Oblomov
Oblomov d’après Ivan Gontcharov, mise en scène de Dorian Rossel
Ce roman-phare de la littérature russe du XlX ème siècle, considéré par Tolstoï comme un chef-d’œuvre, présente un personnage devenu un type humain, à l’instar d’un Tartuffe ou d’un Don Juan. Aboulique ou paresseux, conservateur au point de ne rien pouvoir entreprendre, enfermé dans la perpétuelle nostalgie de son enfance, Oblomov va, de ratage en ratage, passer à côté de sa vie à force de ne pas vouloir la vivre autrement que dans son lit. Malgré les encouragements de Stolz, son meilleur ami et l’amour d’Olga à la si belle voix.
Oblomov, aristocrate oisif, est dans la culture russe le prototype de l’homme paresseux et médiocre, qui a renoncé à ses ambitions pour une léthargie rêveuse, qu’il vit pourtant comme un drame, mais n’a pas que des défauts. Personnage ambigu, à la fois comique, et tragique, il renonce aussi au monde par honnêteté. Ce sont des deux aspects qu’ont essayé de traduire Dorian Rossel et sa dramaturge Carine Corajoud.
Le spectacle, mis à part une scène de fin plutôt mélo et malvenue, placée au début, suit scrupuleusement comme dans le roman, la dérive d’un protagoniste qui, lentement, s’enfonce dans son propre marasme. La farce n’est pas loin dans les scènes d’exposition qui, chorales, démultiplient le personnage central. Les comédiens tombent littéralement dans une léthargie irrépressible. L’aboulie d’Oblomov se communique, en particulier à son fidèle domestique, Zhakkar, espèce de double populaire et burlesque. Le tout dans un amas de couvertures et de tissus jonchant le sol.
Après ce début plutôt musclé, on entre dans une adaptation sans grand éclat qui fait une large part aux dialogues introduits par de brefs pans narratifs donnant des éléments biographiques. Cette structure privilégie l’aspect psychologique du cas Oblomov qui, très vite, nous ennuie à force d’inertie, de même que les simagrées de son serviteur.
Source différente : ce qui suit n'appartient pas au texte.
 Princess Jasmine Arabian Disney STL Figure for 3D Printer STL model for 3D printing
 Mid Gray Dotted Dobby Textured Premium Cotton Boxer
Malgré une scénographie astucieuse : un grand miroir souple et semi-transparent en fond de scène qui laisse percevoir des actions hors-champ, la mise en scène peine à produire des images et du jeu. Les acteurs sont plus à l’aise dans les parties chorales, soutenus par l’énergie collective, que dans les scènes où ils doivent endosser seuls leur personnage.
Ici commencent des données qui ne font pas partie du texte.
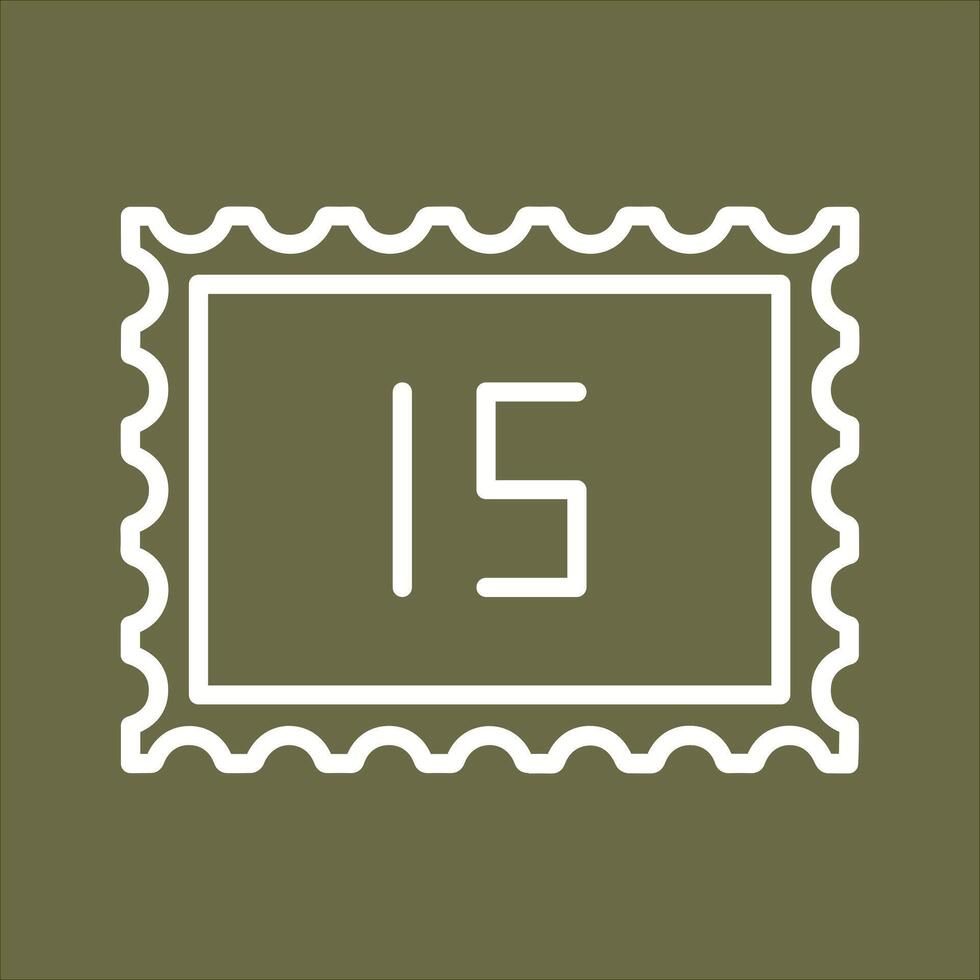 Postage Due Icon Design vector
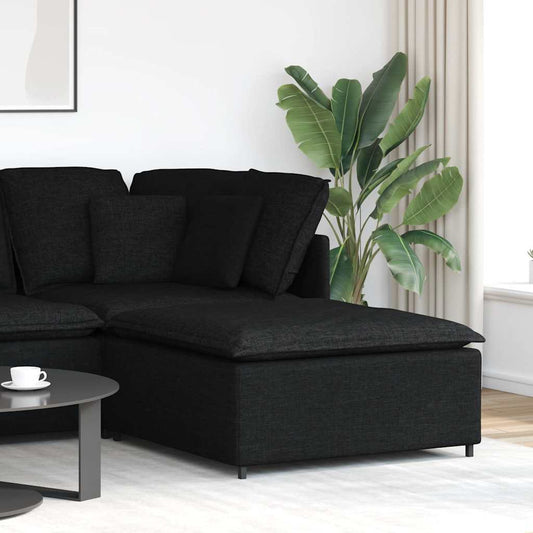Modulaire voetenbank module 100x100x48 cm zwart is nu te koop bij PeponiXL, paradijselijk wonen!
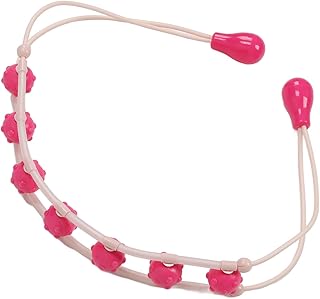 7 Wheel Manual Massage Strap for Back, Massage Belt,Massage Hand Strap,Body Muscle Roller Rope Massage Roller Cellulite Massage Roller Rope Manual Massage Belt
On éprouve un regain d’intérêt pour la dernière partie, grâce à la belle présence de l’actrice qui interprète la veuve popote et casanière : Oblomov peut s’étioler heureux auprès d’elle… Ses tourtes au poulet et aux champignons le comblent, et il va s’éteindre doucement, « comme une montre qu’on a oublié de remonter. »
Si le spectacle ne nous a pas entièrement convaincu, Oblomov continue du moins à nous interpeller par son ambivalence. À l’aune des temps présents, cet anti-héros serait, au pire, une sorte de rentier (ou de rmiste) profitant du système, ou un dépressif chronique ; au mieux, un poète, un contemplatif ou un apôtre de la décroissance, s’opposant à l’hyperactivité fébrile qui a saisi notre société…
Mireille Davidovici
Le Monfort Paris XVème T. 01 56 08 33 88 jusqu’au 13 décembre www.lemonfort.fr
Le 8 janvier, CO2 Bulle (Suisse) ; le 26 janvier, La Garance/Scène nationale de Cavaillon, et le 2 février au Théâtre Edwige Feuillère de Vesoul.
On peut lire ce roman dans la traduction d’Arthur Adamov, vivement critiquée car elle ne met en évidence que le côté paresseux du héros et supprime une bonne partie de la fin (Folio Gallimard), ou dans une nouvelle traduction intégrale de Luva Jugenson (Editions l’Age d’homme, 1988). On peut aussi voir le somptueux film de Nikita Mikhalkov Quelques jours dans le vie d’Oblomov, inspiré partiellement par l’œuvre d’Ivan Gontcharov.